How to Avoid 5 Common Small Business Mistakes [Slideshow]

Only about half of all new businesses survive five years or more, and only about a third survive beyond 10 years, according to the Small Business Administration. From not having enough startup money to trying to do it all yourself to not investing in marketing, common errors in planning and management can provide challenges for small businesses when they’re starting out.

Here are a few of the most prevalent business mistakes and ways to overcome them:

 

1. Not connecting with a mentor or coach

Most small business owners know how to make their products or provide their services, but few know how to run a business, says Linda Murray Bullard, owner of LSMB Business Solutions. Many times a business fails not because the product or service they’re providing is inferior but because the owner isn’t properly attending to the management side of the business.

Connecting with a business expert, mentor or coach will help you strengthen your business knowledge, better identify your target market, build a sales strategy and create a sustainable enterprise. If you’re not sure how to find a mentor, SCORE – a nonprofit association supported by the SBA – works to help small businesses get off the ground and grow. It’s network of volunteers help educate and mentor small business owners. An expert can take many forms including an insurance professional that assists with protection options for your business.

“Sometimes small business owners think they have to do it all themselves and they don’t engage in business networks,” Bullard says.

Bullard suggests attending local Chamber of Commerce events and contacting the Small Business Administration. You don’t have to be a chamber member to go to meetings, she says. Through your local SBA chapter you can qualify for free consultations with an attorney or a business coach, Bullard says.

2. Marketing to everyone

Small business owners often forget they need to find their target market rather than casting too wide a net. Instead of creating a solid sales and marketing plan, they will often try to register on every social media platform to reach everyone. You don’t have to master them all, Bullard says, you just need to know which platform is right for your product.

For instance, if you’re selling something that has eye appeal, such as clothing, artwork or food, try Pinterest and Instagram. If you’re selling a professional service, like taxes or insurance, you will want to be on LinkedIn and Facebook where you can describe your services.

The same rules apply to advertising. If you know your target audience, then you can determine where to advertise. For instance, if you’re selling medical supplies it might make sense to place an ad in a daily newspaper, but if you’re selling home health care assistance, consider advertising through social media.

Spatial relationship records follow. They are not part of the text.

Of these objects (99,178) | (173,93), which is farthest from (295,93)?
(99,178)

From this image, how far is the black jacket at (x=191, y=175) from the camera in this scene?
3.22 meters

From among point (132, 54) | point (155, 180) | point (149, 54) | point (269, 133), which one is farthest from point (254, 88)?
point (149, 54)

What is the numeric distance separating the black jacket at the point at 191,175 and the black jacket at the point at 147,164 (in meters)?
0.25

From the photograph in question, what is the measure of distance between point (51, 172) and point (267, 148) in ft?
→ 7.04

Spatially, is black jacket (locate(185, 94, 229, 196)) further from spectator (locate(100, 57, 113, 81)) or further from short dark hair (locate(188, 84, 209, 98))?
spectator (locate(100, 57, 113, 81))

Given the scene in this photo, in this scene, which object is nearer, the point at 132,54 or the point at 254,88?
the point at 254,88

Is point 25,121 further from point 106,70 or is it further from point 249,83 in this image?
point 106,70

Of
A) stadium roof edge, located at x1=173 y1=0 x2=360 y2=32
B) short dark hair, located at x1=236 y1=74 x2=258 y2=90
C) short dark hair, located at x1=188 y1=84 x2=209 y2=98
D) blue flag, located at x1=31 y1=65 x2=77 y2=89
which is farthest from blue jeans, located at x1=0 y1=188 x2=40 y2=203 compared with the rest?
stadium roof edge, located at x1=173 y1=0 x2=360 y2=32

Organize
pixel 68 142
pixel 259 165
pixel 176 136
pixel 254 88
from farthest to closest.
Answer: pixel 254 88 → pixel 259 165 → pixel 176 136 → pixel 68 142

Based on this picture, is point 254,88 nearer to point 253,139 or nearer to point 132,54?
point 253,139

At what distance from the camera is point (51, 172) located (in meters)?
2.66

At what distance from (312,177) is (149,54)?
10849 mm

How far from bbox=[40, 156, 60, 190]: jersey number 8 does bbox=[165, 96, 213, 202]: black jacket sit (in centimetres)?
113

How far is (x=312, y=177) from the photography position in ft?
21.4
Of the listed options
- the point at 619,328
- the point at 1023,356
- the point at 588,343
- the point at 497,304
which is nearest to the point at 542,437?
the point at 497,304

3. Selling your product or service at too low a price

Many business owners think cheaper prices will get them more customers, Bullard says. Or they mistakenly think if they set their price lower than their competitor’s, they will steal away customers. What happens instead, she says, is you end up having to keep increasing the price to meet your expenses until your product or service ends up being more expensive than the competition.

Start off with a comparable price that covers your expenses and allows you to stay in business, Bullard says.

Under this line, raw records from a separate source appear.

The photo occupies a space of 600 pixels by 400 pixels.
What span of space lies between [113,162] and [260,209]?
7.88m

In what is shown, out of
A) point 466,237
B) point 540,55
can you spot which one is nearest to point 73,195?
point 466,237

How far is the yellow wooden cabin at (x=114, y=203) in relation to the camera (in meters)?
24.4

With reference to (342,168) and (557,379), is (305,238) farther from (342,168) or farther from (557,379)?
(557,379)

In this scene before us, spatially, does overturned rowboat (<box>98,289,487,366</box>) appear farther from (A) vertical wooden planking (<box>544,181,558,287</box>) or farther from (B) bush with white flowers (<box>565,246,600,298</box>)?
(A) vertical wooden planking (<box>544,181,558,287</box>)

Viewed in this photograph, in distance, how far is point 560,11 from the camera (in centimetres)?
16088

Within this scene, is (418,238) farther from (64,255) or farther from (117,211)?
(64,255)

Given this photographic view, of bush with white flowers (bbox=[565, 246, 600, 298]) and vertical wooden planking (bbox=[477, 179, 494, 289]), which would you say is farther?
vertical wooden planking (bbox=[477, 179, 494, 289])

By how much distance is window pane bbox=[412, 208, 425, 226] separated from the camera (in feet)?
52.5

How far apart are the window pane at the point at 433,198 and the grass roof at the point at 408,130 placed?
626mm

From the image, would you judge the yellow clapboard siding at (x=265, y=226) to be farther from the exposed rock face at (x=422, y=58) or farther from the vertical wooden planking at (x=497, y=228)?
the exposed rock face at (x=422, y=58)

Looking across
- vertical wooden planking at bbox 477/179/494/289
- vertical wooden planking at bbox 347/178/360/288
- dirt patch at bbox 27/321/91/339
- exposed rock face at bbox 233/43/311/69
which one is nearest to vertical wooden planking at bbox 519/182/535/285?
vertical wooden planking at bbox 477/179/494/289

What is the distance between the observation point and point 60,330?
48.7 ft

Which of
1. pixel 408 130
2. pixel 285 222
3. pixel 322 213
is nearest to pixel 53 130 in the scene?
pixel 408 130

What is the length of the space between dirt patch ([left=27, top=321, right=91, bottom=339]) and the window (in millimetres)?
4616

4. Only considering traditional funding

Many small business owners don’t have a strong enough credit history to support a large business loan. Instead of giving up, business owners should explore other ways of raising funds. For instance, she says, if you need a $10,000 loan, ask 10 friends who believe in your idea to invest $1,000 each. You could also consider crowdfunding your business through Kickstarter or GoFundMe.

5. Assuming you’ll be profitable your first year

New business owners assume they are going to be immediately profitable, but most new businesses typically break even or lose money their first year. That doesn’t mean the business has failed. It could just mean spending more time to find your footing and laying the groundwork to be profitable in the future.